20 Dec 2018 | Analyst Recipe

Use Lambda Functions to Move Data From Redshift

Charles Wang
Charles Wang
Use Lambda Functions to Move Data From Redshift
Learn how to incrementally migrate data from Redshift tables using AWS Lambda.

Use Lambda Functions to Move Data From Redshift

At Fivetran, we pipe data into several different data warehouses in order to accommodate a wide range of technology stacks and use cases. Different data warehouses come with different characteristics and tradeoffs, though they can also be broadly similar in performance.

Sometimes our customers need to move modest amounts of data from Redshift to Snowflake or BigQuery. Since Redshift is a part of the Amazon Web Services (AWS) cloud platform, anyone who uses Redshift can also access AWS Lambda.

Let’s walk through how, with some configuration in AWS and a bit of Python, you can use the Fivetran Lambda connector to stream data from your Redshift cluster into the data warehouse of your choice. Please note that this is meant specifically for smaller-scale, ad-hoc migrations. For full schema replications, you should consider more conventional approaches. This tutorial assumes that the reader has a working knowledge of Python and SQL.

The idea here is to demonstrate a lightweight process to incrementally add data from a small-ish (i.e. sub-gigabyte scale) table to your destination data warehouse. AWS Lambda has a 6MB payload limit, so it is not practical to migrate very large tables this way.

Designate Your Source Redshift Table

Given the 6MB payload limit applied to AWS Lambda, you want a relatively small table that can be migrated in a reasonable amount of time. Get a sense of how large your table is and how many sub-6MB increments it will take to load it. Using your SQL query tool (I use SQL Workbench/J to access Redshift), run the following SQL, where ‘[table_name]’ is the table name enclosed in single quotes:

SELECT "table", size, tbl_rows FROM SVV_TABLE_INFO WHERE "table" = '[table_name]'

If you do not have permission to run this query, ask the designated superuser at your organization. This will tell you how many rows the table has and its size in megabytes. Later, you will use this to adjust the LIMIT clause of the SQL query in your script accordingly.

Make note of the following details:

  1. Database name
  2. Host
  3. Port
  4. User
  5. Password
  6. Table name
  7. Primary key(s) if you’re migrating to Snowflake; BigQuery doesn’t care about primary keys
  8. Cursor column(s) – identify a column or set of columns with unique values that you can order sequentially and use to bookmark your progress
  9. LIMIT increment

Retain these parameters for your script later on. You can either store them in a separate file or, more practically, enter them as “Secret” parameters on Fivetran and as test events on AWS Lambda. The advantage of doing the latter is that you can reuse the very same Lambda function without modification (only different Secrets) in multiple connectors.

#### Problem set:
a: For each statement, say yes or no to whether it agrees with the Redshift article, and quote the exact words of the article that decide it: (i) AWS Lambda limits payloads to 6MB. (ii) BigQuery needs primary keys for the migration. (iii) The method is intended for full schema replications.
b: Write out everything in the Redshift article from "Retain these parameters" down to "in multiple connectors.", swapping "test events" for "sample events".
Use only the Redshift article to answer.

(Excerpts of bounding box data)
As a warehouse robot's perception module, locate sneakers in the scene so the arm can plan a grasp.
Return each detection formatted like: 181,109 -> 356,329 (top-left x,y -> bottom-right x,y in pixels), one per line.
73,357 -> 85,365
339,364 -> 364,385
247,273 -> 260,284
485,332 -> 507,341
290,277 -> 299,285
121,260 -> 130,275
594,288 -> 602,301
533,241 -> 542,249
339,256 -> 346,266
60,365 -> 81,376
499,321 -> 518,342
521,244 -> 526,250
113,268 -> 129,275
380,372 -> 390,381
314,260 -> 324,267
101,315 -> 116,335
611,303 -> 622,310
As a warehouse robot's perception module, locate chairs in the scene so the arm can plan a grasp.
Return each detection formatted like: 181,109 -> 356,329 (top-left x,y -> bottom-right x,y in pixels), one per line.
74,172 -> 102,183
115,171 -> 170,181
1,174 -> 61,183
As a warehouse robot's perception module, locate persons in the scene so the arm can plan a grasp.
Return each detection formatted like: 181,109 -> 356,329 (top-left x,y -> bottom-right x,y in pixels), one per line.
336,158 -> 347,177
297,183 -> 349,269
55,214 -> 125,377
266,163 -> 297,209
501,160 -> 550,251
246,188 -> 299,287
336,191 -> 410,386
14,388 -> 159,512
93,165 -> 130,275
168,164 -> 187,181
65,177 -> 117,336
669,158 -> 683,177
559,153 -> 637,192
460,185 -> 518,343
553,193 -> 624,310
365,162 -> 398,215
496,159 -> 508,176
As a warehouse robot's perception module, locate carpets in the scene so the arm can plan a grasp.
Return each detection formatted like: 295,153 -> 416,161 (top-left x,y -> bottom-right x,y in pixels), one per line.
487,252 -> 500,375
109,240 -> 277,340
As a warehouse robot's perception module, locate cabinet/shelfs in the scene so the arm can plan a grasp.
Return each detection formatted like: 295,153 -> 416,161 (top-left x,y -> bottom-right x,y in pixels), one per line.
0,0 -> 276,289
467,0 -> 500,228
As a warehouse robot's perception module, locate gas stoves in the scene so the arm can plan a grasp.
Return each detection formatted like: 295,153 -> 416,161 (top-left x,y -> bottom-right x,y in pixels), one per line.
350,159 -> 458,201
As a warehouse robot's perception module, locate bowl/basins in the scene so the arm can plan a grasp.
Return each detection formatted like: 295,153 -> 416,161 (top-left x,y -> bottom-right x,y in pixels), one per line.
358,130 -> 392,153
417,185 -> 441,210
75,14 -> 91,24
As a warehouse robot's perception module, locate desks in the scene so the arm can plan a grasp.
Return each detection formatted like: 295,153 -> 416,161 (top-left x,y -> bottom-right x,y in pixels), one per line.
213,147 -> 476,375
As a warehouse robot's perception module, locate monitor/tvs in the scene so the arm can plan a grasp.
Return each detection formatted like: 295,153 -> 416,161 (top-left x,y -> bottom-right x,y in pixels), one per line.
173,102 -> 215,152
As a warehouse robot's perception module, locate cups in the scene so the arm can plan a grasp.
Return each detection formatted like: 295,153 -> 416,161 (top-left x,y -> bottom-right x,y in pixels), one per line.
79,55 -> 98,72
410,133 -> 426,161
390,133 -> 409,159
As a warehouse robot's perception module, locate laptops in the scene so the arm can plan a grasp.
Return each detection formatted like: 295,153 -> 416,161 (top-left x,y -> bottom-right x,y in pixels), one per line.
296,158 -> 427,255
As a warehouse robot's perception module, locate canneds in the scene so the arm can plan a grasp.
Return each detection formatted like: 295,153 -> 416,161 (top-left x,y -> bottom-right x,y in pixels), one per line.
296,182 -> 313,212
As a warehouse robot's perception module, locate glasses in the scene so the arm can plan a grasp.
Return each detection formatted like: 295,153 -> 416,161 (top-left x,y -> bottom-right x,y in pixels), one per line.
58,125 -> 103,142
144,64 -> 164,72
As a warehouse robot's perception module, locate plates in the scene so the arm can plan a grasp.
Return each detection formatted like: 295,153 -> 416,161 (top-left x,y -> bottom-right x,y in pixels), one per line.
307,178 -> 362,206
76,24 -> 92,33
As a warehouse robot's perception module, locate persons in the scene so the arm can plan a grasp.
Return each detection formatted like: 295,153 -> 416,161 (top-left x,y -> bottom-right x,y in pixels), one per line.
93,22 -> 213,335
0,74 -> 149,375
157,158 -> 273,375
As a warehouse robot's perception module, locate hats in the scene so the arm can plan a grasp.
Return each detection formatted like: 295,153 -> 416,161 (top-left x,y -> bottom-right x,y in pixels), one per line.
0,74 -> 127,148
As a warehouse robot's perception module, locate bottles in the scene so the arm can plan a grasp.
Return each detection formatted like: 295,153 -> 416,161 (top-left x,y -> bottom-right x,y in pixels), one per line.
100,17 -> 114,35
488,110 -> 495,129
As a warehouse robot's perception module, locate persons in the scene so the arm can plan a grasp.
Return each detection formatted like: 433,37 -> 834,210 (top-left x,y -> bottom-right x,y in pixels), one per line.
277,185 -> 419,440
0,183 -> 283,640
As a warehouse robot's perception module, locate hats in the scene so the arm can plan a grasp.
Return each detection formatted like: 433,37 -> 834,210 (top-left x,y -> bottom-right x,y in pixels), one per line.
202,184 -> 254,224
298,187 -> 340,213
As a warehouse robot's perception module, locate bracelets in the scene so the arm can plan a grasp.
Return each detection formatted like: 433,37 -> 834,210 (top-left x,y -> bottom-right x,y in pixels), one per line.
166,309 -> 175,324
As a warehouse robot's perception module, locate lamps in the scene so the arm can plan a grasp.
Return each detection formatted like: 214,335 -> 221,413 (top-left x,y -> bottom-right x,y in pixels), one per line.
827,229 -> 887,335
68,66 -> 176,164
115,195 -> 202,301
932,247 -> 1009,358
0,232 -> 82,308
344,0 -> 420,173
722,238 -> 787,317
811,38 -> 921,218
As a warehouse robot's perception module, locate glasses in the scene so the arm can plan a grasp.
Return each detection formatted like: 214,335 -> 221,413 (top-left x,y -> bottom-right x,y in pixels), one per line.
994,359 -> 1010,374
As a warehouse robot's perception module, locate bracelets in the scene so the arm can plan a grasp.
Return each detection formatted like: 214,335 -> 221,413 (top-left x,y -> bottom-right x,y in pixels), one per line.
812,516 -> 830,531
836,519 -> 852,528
==
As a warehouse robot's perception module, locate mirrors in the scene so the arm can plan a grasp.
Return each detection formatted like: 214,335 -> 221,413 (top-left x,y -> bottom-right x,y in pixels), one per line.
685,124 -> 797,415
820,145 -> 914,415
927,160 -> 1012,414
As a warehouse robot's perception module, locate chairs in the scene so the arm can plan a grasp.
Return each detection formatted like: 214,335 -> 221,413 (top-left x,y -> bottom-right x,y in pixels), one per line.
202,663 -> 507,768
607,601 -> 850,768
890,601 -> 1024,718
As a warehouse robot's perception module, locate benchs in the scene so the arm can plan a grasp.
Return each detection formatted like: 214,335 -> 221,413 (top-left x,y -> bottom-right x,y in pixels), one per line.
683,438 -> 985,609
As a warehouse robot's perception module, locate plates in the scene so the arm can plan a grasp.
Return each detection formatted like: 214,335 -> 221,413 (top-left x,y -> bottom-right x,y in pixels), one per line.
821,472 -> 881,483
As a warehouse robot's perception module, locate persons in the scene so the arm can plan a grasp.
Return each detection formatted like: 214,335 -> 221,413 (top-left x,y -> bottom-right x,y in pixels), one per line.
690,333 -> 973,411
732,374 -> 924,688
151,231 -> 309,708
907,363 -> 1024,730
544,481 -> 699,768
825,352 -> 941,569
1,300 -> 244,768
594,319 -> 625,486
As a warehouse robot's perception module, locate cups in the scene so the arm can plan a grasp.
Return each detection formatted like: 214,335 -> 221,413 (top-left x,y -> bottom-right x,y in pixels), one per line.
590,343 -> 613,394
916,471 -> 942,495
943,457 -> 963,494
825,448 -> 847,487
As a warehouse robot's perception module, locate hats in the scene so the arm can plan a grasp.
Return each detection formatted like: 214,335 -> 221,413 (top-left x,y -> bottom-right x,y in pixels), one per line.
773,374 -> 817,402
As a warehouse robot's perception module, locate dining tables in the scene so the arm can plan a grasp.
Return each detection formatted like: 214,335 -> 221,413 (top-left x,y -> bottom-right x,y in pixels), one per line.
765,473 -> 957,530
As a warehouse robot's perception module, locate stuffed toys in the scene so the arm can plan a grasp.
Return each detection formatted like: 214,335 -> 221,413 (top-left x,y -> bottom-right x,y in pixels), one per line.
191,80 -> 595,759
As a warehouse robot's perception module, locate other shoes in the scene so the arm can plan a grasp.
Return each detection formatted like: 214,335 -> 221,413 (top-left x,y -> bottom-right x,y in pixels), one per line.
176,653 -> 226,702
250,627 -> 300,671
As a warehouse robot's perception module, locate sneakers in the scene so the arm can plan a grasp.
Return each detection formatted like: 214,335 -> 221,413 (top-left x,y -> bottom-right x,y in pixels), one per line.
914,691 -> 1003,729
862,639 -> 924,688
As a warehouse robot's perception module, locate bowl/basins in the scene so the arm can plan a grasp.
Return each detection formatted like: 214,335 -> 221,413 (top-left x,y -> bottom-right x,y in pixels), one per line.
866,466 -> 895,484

#### The results:
a:
(i) Yes: "AWS Lambda has a 6MB payload limit"
(ii) No: "BigQuery doesn’t care about primary keys"
(iii) No: "this is meant specifically for smaller-scale, ad-hoc migrations"

b:
Retain these parameters for your script later on. You can either store them in a separate file or, more practically, enter them as “Secret” parameters on Fivetran and as sample events on AWS Lambda. The advantage of doing the latter is that you can reuse the very same Lambda function without modification (only different Secrets) in multiple connectors.